Guernsey testified that the BOP’s death data is “suspicious” due to reporting delays, the exclusion of deaths in prisons run by private contractors and those released just in time to “die free”. Haynes’ death, for example, is not counted in the BOP data even though she fell ill with covid while incarcerated because she was released on compassionate release just before her death in January, months after the refusal of his first requests.
Guernsey questions the BOP’s covid infection figures because the agency does not report the number of tests administered, just the number of positive tests. “The BOP can hide whether the low infection rate is due to low Covid cases or inadequate testing,” she said. All of these factors mean the number of deaths and cases is likely “significantly” higher than reported, Guernsey said.

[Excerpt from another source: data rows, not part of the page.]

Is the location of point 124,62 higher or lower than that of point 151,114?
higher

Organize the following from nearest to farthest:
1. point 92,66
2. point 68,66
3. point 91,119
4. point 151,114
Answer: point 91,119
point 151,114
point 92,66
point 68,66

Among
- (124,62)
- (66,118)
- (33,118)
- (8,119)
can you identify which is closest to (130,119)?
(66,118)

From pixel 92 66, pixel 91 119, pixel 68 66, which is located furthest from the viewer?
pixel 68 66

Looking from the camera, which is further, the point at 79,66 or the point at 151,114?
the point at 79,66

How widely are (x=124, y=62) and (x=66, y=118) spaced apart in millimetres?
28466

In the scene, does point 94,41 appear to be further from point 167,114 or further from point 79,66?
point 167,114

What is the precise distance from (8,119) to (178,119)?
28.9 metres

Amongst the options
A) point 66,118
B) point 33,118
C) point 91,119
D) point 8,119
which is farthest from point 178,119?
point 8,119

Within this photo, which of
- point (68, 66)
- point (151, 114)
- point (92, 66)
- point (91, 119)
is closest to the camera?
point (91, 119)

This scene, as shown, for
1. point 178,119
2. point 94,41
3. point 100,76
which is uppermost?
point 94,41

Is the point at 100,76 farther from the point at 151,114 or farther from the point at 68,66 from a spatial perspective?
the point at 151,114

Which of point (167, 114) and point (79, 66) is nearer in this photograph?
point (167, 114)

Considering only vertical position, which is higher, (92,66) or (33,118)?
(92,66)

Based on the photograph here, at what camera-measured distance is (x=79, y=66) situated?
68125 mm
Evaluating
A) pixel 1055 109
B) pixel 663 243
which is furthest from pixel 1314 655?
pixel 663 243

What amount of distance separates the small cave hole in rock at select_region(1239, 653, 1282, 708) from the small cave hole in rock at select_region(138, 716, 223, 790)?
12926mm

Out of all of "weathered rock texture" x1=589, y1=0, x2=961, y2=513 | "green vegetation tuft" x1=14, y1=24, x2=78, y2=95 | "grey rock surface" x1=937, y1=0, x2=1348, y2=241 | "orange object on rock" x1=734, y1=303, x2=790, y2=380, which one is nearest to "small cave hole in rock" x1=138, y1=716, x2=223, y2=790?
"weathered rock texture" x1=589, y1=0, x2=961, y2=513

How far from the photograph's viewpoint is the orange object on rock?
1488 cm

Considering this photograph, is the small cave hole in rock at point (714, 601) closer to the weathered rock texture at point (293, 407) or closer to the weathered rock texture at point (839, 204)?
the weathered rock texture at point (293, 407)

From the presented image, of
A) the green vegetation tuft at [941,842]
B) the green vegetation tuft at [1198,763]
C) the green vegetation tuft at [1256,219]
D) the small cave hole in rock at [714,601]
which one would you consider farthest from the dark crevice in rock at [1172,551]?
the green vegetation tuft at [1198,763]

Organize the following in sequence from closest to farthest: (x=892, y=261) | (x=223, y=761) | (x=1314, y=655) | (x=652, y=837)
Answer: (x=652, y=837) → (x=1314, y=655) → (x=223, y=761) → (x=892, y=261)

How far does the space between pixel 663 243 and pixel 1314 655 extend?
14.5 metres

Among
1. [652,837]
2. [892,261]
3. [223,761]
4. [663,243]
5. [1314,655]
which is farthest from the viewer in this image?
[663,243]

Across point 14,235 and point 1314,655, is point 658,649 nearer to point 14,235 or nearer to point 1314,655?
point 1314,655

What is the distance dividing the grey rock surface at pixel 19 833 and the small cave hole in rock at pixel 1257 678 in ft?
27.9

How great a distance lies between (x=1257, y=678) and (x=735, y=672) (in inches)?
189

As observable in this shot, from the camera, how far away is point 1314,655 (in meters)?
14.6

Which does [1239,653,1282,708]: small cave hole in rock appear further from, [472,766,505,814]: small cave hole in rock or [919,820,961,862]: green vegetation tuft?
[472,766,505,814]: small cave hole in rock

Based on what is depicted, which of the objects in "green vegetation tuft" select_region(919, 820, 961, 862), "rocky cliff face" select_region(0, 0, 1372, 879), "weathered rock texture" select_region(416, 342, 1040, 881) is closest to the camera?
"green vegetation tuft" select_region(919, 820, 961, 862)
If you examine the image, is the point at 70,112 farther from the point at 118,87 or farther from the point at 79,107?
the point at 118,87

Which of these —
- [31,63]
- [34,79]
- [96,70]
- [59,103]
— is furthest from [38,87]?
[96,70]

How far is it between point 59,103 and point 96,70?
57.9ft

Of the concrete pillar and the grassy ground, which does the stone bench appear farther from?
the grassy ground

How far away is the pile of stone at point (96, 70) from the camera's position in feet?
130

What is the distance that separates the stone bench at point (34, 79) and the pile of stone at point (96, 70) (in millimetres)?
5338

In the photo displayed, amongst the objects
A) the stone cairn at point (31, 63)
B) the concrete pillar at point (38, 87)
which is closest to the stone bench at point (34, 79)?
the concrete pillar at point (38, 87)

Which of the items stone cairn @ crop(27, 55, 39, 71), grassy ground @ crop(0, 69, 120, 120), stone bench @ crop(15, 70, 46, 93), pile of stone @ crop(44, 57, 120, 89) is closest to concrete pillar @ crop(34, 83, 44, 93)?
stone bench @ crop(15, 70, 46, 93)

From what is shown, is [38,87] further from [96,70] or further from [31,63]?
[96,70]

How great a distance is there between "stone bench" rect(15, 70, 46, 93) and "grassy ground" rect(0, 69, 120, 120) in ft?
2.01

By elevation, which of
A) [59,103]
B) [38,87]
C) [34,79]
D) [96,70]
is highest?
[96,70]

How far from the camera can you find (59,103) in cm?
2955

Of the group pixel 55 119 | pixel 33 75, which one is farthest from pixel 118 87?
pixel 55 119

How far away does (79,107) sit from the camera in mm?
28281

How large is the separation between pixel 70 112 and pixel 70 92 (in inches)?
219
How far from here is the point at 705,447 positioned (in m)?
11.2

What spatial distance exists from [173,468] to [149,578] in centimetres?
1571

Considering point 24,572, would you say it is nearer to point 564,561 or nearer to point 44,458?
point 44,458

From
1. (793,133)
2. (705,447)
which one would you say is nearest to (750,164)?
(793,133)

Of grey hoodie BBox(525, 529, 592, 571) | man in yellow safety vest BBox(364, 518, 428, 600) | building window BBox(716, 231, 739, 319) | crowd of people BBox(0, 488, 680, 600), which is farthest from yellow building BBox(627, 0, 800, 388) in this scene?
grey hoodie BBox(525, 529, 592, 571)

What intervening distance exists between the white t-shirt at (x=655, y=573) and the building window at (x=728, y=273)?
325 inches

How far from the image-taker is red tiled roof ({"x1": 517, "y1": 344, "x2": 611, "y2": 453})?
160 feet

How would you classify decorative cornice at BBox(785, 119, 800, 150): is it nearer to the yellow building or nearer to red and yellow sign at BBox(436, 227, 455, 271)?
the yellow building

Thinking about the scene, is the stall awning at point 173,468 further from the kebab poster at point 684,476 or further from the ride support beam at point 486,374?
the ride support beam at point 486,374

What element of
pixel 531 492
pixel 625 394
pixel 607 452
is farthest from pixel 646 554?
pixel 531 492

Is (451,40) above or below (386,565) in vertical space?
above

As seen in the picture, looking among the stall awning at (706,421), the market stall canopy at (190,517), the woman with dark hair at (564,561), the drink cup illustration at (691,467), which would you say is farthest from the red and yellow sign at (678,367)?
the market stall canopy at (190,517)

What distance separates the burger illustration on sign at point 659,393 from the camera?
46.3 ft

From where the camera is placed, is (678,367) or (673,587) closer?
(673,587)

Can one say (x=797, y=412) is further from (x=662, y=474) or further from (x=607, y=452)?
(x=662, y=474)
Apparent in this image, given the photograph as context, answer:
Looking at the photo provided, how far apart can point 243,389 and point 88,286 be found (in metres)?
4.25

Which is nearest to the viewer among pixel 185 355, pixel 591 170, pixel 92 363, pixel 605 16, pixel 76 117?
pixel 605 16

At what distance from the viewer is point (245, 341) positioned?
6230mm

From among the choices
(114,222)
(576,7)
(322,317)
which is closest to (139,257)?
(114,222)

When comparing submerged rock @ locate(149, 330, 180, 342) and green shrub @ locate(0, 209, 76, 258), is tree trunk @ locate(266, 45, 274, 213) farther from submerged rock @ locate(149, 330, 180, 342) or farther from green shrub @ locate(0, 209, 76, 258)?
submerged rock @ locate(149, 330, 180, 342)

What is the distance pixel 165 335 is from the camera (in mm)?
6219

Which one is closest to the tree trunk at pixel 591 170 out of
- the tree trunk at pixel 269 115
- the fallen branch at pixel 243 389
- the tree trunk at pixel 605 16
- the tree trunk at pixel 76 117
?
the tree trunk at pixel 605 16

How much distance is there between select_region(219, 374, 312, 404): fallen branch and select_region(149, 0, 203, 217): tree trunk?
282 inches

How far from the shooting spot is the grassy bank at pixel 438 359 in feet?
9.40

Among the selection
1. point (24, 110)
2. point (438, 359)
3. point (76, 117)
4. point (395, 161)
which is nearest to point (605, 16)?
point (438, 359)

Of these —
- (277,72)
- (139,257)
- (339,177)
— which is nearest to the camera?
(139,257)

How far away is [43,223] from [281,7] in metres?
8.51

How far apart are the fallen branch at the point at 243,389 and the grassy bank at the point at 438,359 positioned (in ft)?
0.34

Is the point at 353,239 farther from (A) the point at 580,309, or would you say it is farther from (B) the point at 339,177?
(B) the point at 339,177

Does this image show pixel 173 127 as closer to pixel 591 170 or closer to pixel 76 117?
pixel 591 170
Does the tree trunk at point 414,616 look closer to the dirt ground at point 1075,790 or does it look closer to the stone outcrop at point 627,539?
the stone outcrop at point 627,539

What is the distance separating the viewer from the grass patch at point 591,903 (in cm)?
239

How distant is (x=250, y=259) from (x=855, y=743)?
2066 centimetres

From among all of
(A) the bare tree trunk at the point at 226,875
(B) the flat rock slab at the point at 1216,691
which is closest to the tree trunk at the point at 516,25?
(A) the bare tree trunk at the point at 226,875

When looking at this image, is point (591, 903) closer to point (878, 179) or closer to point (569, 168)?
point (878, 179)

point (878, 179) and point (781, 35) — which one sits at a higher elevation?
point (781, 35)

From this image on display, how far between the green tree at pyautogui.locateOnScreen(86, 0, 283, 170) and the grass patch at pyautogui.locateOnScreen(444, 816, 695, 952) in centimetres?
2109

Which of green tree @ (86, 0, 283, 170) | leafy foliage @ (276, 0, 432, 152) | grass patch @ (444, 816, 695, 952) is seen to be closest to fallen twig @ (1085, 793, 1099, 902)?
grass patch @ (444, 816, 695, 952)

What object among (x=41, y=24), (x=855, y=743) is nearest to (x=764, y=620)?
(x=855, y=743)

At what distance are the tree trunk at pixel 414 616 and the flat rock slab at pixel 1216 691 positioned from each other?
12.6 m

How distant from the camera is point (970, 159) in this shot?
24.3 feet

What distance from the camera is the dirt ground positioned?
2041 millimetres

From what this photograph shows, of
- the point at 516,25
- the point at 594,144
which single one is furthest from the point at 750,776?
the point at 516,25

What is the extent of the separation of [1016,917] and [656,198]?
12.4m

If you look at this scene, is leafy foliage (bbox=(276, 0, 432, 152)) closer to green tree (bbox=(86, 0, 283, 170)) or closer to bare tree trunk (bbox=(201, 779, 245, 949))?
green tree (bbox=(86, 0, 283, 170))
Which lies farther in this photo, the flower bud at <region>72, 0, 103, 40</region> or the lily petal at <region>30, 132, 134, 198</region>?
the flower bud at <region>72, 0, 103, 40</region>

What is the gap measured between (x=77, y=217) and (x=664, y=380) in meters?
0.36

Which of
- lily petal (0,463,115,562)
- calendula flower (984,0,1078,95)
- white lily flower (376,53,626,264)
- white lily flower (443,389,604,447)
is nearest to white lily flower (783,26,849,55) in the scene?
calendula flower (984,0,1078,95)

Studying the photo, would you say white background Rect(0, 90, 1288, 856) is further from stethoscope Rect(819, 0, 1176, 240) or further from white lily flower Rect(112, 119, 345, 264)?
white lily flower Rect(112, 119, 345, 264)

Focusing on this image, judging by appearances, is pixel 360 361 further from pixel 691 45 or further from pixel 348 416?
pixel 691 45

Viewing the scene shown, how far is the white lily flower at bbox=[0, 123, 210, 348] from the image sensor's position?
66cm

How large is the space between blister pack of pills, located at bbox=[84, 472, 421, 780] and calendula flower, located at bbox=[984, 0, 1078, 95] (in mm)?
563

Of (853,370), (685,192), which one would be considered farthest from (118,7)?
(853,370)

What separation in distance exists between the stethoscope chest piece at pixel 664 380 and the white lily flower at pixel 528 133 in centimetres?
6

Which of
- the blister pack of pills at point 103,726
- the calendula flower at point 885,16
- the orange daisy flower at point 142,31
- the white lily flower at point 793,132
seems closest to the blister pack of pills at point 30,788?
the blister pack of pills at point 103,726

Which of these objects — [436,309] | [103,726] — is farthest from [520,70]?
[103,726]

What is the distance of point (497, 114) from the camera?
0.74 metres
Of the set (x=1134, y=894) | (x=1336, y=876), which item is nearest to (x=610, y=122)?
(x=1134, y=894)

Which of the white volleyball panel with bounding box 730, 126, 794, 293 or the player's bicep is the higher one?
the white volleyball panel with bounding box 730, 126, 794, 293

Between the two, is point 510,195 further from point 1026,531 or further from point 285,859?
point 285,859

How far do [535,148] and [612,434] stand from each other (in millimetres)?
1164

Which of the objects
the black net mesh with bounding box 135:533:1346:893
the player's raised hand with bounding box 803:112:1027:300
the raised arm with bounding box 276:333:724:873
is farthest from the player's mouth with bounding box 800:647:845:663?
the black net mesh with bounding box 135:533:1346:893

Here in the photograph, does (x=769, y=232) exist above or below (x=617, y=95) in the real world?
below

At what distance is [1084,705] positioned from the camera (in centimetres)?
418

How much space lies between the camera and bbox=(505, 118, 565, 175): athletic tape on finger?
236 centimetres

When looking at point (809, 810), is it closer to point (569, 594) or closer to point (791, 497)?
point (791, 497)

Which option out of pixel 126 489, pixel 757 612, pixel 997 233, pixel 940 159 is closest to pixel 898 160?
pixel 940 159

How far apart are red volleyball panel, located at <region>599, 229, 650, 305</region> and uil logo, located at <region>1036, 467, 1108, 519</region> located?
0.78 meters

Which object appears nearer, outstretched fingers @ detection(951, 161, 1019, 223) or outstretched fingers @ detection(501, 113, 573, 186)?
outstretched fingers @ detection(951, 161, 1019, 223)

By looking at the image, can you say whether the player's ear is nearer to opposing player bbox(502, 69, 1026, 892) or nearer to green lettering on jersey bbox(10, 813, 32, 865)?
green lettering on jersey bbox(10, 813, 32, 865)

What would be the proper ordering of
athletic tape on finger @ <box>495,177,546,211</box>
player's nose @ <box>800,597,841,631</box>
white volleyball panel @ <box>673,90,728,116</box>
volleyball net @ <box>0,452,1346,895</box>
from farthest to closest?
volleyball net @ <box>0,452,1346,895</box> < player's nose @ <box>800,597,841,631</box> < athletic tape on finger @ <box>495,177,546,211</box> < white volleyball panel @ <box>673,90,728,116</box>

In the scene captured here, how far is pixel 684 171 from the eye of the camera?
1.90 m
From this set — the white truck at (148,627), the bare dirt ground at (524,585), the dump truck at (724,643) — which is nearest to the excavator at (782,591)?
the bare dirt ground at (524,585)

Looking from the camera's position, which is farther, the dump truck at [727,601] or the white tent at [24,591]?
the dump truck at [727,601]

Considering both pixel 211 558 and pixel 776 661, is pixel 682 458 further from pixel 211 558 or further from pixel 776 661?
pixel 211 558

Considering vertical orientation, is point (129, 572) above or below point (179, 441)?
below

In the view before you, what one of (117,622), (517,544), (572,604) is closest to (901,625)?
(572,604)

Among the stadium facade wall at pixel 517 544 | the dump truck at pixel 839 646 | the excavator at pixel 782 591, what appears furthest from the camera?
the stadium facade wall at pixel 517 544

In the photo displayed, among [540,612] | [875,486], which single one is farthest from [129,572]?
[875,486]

The impact of incorrect data carries over to the refusal of requests for release on humanitarian grounds. One factor the judges consider is the level of covid cases and risk in that prison. Eberbaugh, the third Alderson inmate to die in January, requested in March 2020 a compassionate release from her 54-month sentence, citing pre-existing medical conditions.
In August 2020, a court denied Eberbaugh’s motion, citing in part the lack of covid cases in the prison. A few days later, she responded in a handwritten letter, bringing in an attorney from the Public Defender’s Office. “Your Honor, it’s only a matter of time before he gets here and I fear for my life,” she wrote.
The court dismissed that appeal in April 2021. Within nine months, she had died of covid.